あの雨の日の続きを




この、怪物め。

これ以上お前を野放しにはしない。


─ああ、そりゃあ、そうだろうね。


私達には、人にはお前は殺せない。だが殺せないなりに、せめて此処に永劫居てもらう。そうして、今まで殺した者に償え。


─おっと、それは困るなあ。

私は退屈なのは凄く、嫌いなんだよ。


黙れ。もう二度と喋るな。


─私がだめにしたのだって、殆ど大したこともできない退屈な人たちであって。そんな世の損失にはなってないと思…ああ、もう返事もしてくれないの?お姉さんは、悲しいなあ



─おーい?


─……


─…内側から砕くのは、無理か。ただでさえ腕のほとんど切り落とされてるしな。力ももう全然残ってない…し、呪いまで込められてる。すごいな、ほんとに人の作ったやつかなこれ?


─…いやだ。


─いやだ、いやだ、いやだ、いやだなあ。退屈だよ。こんな暗い所で眼も飛ばさずうつしみも出せず意識を潜ませることも誰かを口車に乗せるのもできない。誰かを騙すことも破滅させる事も笑う事もできない。そんなのが、ずっと?無理だよ、無理。無理。そんなの耐えきれやしない。無理に決まってるよ。なんとか出来ない?ねぇ…


─…なんて、言ってもどうしようもないか。

ならこんな古屋で、私は居続けないとか。


─…いやだなあ。



─誰か、ここに来てくれないかなぁ。







……





…さん。と、さん?



「イエトさん?」



は、と息を吐き出す音を立てて目を覚ます。

真黒の髪は人離れしたようにさらついたままで、生き物のように、されど意思などなく重力に従って動く。そうして、彼女の裸身を隠した。

彼女が見上げる天井は、少し低くて、それでいて落ち着きがいのある場所。



「どうか、したの」


その彼女を、イエトを呼び、顔を覗き込む青年。
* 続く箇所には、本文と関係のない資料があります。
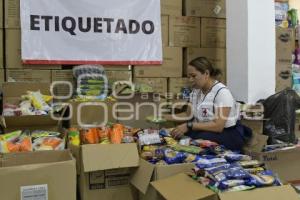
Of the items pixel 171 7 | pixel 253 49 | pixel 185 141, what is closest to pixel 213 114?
pixel 185 141

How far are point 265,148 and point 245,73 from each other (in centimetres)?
91

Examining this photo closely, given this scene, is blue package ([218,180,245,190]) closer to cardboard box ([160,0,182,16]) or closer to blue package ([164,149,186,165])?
blue package ([164,149,186,165])

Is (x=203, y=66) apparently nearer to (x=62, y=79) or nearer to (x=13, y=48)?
(x=62, y=79)

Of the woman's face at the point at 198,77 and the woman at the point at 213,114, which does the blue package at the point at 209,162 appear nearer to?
the woman at the point at 213,114

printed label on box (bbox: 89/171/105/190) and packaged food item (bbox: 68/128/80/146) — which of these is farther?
packaged food item (bbox: 68/128/80/146)

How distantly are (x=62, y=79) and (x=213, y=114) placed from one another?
1.39 meters

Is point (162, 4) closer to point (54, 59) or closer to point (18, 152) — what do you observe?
point (54, 59)

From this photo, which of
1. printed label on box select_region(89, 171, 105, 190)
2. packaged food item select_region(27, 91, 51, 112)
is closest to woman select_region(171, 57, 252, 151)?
printed label on box select_region(89, 171, 105, 190)

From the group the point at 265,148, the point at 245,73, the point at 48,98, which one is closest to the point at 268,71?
the point at 245,73

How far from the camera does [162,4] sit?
359 centimetres

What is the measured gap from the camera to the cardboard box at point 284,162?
103 inches

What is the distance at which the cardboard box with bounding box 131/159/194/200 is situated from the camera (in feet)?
6.52

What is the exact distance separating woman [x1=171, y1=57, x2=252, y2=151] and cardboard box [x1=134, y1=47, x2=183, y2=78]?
903 mm

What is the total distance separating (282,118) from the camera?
301cm
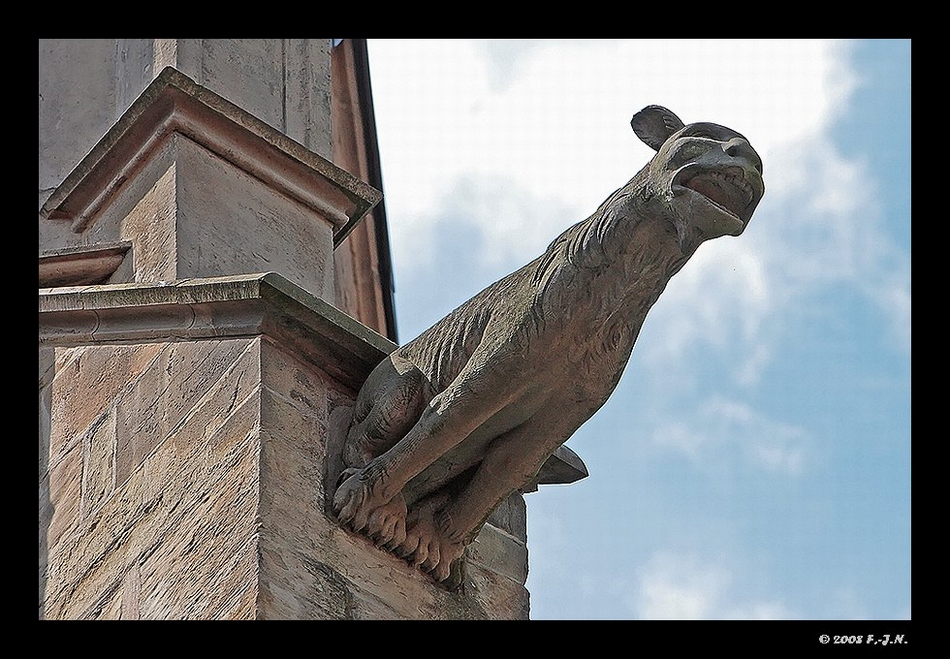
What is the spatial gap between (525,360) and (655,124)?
624 mm

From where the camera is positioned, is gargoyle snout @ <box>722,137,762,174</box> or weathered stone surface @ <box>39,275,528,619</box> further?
weathered stone surface @ <box>39,275,528,619</box>

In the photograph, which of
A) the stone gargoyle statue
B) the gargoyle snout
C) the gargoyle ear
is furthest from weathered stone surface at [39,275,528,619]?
the gargoyle snout

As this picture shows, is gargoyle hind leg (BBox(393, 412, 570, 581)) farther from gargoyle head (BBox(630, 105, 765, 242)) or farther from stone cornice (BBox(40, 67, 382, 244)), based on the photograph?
stone cornice (BBox(40, 67, 382, 244))

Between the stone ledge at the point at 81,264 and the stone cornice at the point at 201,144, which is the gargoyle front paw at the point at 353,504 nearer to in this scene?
the stone ledge at the point at 81,264

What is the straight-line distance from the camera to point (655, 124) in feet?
17.5

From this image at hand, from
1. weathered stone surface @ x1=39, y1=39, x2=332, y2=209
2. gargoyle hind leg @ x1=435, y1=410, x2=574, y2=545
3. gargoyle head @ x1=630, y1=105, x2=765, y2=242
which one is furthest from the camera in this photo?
weathered stone surface @ x1=39, y1=39, x2=332, y2=209

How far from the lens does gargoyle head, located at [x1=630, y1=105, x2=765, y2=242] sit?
16.5 ft

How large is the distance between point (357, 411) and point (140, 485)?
1.87 ft

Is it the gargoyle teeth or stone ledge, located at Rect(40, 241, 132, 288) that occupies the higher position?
stone ledge, located at Rect(40, 241, 132, 288)

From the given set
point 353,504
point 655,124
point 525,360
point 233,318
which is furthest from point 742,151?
point 233,318

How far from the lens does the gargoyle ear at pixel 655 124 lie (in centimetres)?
531

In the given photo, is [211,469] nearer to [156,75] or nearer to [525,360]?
[525,360]

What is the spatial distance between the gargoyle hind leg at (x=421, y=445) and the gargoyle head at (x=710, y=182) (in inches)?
26.0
その場が、安らぐ場所である理由の唯一にして最大のもの。彼の虹彩の奥にはほんの少し青色が混じっており、その深海じみた色は人の外のような感覚を彼に齎す。


だが、そんなことは無い。彼は、ただの人だ。そうでなくてはならない。そうしたのはイエトであり、そうあるべくしたから現在があるのだから。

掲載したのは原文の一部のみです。